La biométrie fait désormais du corps humain le « mot de passe » pour accéder aux données personnelles, créant un nouveau défi juridique dans les enquêtes criminelles.


Steve Baribeau - source : archives


L'accès aux téléphones cellulaires sécurisés par la biométrie pose un dilemme pour les enquêtes criminelles : les policiers peuvent-ils forcer un suspect à utiliser son empreinte digitale ou son visage pour déverrouiller son appareil? Cela équivaut-t-il à forcer un individu à témoigner contre lui-même? En attendant que ces questions complexes soient réglées, la Cour supérieure a rejeté la requête d’un policier…

Le juge Steve Baribeau a eu à se prononcer sur une requête en certiorari et mandamus présentée par le policier de Laval Guillaume Bonin (le requérant-dénonciateur). Ce dernier, qui en avait contre une décision rendue par la juge de paix Caroline Roy, était représenté par Me Julien Beauchamp-Laliberté, procureur du DPCP.
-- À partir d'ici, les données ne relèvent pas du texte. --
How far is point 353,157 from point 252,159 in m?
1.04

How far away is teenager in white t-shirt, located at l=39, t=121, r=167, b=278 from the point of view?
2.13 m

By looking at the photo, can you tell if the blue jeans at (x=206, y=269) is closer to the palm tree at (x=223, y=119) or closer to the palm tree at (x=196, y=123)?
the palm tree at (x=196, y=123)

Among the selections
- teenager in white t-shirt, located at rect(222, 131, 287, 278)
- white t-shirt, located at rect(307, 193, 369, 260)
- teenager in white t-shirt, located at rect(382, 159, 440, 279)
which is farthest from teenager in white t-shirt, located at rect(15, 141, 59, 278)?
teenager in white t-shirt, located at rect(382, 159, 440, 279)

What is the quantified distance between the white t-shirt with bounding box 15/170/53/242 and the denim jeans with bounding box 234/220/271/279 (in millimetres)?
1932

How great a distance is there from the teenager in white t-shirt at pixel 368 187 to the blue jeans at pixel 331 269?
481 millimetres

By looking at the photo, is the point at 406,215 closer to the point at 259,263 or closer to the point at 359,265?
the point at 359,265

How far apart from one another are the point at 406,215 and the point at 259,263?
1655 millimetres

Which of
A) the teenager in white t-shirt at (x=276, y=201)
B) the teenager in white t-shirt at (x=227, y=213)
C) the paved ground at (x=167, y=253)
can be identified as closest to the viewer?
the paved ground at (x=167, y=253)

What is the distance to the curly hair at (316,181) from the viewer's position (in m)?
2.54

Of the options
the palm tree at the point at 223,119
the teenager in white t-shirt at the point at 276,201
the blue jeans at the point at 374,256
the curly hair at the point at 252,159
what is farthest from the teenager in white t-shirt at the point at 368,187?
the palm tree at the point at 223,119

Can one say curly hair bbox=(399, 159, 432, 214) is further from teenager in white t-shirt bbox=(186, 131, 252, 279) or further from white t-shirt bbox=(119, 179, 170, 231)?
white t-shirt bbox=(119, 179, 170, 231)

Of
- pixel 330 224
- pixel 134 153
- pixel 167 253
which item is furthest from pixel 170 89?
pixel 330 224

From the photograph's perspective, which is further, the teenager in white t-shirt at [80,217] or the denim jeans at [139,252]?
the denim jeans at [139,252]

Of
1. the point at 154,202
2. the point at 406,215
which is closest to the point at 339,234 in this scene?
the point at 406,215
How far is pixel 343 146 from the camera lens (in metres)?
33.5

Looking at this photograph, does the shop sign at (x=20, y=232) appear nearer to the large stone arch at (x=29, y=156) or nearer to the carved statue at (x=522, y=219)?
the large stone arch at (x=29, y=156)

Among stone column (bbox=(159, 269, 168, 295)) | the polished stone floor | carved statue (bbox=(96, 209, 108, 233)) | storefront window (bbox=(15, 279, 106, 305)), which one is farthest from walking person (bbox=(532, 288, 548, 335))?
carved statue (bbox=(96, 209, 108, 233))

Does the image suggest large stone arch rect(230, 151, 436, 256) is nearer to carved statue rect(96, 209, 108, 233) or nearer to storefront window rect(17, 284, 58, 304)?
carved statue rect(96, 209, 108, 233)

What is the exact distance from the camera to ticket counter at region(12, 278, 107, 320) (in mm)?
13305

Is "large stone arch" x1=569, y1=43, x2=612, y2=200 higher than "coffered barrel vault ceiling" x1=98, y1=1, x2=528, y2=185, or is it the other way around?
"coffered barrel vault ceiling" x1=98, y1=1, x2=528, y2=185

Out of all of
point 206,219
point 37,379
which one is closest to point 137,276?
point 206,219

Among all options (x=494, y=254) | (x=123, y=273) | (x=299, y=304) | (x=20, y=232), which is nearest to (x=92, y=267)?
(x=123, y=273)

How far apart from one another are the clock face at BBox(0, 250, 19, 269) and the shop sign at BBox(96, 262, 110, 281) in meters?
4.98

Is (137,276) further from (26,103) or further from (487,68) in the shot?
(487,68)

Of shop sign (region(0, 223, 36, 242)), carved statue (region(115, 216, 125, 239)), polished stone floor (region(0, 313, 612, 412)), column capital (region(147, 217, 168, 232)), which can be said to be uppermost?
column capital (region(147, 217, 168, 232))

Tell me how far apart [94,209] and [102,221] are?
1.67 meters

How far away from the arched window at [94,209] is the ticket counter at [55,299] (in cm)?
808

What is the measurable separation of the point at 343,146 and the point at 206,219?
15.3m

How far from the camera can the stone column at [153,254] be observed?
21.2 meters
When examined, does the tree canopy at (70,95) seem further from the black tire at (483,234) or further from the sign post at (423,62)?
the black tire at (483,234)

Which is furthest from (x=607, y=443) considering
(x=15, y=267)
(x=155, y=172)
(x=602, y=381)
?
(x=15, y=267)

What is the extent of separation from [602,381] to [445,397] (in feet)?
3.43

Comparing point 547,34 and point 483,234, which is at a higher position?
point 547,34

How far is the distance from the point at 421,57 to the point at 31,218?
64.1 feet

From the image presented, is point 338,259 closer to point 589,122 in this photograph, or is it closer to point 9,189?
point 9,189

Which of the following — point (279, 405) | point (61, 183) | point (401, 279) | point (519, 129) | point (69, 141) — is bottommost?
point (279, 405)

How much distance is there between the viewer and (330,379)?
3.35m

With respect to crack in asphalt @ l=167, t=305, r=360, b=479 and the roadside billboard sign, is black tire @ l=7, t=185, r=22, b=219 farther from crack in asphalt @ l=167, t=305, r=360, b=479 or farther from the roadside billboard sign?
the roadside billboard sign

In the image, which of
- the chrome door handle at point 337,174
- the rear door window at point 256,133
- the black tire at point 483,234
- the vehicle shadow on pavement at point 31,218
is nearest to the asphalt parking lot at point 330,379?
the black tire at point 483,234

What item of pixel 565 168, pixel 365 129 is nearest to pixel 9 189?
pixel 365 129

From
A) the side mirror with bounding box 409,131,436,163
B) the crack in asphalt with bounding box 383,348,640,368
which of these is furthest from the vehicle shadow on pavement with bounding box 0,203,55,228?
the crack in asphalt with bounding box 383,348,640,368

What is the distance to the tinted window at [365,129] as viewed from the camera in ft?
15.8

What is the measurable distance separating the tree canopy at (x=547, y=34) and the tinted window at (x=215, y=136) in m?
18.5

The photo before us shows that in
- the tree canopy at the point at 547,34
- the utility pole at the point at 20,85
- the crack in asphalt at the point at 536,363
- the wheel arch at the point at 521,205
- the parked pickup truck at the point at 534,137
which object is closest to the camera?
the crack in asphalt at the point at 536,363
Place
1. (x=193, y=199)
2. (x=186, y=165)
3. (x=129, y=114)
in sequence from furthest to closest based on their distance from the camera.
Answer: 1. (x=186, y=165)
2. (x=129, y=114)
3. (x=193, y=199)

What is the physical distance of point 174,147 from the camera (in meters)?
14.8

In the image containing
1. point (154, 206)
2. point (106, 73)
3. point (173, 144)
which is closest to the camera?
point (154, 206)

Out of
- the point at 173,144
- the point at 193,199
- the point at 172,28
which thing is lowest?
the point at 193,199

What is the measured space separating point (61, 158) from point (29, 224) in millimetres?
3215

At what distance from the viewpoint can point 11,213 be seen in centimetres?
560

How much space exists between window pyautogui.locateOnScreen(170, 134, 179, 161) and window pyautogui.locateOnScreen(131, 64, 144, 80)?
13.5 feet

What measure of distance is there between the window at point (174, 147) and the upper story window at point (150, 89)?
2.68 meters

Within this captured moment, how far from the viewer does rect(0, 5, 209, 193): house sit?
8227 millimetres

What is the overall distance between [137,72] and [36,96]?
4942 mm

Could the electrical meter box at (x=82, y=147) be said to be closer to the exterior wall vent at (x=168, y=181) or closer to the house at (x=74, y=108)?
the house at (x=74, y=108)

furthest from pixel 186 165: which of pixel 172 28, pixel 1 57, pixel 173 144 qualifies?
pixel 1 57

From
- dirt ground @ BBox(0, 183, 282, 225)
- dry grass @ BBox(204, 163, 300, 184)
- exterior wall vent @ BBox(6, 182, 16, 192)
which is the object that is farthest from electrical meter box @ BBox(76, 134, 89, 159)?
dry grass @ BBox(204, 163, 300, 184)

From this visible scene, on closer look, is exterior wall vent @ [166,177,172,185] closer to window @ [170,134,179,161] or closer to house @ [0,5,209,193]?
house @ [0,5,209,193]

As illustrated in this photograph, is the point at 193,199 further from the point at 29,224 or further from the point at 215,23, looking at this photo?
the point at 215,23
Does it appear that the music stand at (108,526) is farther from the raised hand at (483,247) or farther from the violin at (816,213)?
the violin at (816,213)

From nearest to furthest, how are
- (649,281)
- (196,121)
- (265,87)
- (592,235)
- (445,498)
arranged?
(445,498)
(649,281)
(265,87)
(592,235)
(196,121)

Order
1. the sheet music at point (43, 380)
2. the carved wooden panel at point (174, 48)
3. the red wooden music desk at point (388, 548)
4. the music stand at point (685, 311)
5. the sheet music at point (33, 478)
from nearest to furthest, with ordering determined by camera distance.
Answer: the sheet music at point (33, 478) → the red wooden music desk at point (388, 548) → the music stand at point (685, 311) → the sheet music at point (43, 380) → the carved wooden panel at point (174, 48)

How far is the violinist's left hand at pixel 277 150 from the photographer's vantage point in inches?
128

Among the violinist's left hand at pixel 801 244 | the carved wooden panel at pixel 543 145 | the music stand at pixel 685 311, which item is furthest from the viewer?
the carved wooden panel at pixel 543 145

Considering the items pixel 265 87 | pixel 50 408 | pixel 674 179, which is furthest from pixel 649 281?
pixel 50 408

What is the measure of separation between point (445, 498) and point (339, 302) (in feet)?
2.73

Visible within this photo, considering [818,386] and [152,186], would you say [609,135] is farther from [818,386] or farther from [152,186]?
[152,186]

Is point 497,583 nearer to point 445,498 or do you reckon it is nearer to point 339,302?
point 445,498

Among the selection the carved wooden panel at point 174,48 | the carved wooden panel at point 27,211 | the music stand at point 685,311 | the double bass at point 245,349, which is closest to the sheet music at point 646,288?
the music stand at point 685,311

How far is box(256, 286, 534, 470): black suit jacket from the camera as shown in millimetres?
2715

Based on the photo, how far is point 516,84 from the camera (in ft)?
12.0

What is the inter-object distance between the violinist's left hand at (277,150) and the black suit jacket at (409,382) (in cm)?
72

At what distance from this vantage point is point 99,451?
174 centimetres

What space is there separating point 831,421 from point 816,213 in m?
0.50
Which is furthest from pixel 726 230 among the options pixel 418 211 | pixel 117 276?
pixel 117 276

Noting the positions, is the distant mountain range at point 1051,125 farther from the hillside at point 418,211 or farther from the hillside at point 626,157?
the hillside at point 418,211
Le mis-en-cause, Karven Sanon, était représenté par Me Benoit Demchuck, du cabinet Corbeil Demchuk Roy.

Le contexte

Le policier Bonin mène une enquête pour menaces et harcèlement. Il demande à la juge de paix Caroline Roy l'autorisation de saisir et d'expertiser le téléphone du suspect, Karven Sanon.

Julien Beauchamp-Laliberté - source : archives

Dans le cadre d'une autorisation judiciaire de perquisition d'un appareil électronique, le dénonciateur est autorisé à utiliser des moyens technologiques pour déverrouiller et accéder au contenu de l'appareil.

La juge de paix refuse cependant d'accorder une modalité supplémentaire qui aurait permis aux policiers d'utiliser la force physique sur le mis-en-cause pour obtenir rapidement l'accès aux données, au motif qu’une telle technique mobiliserait le suspect contre lui-même.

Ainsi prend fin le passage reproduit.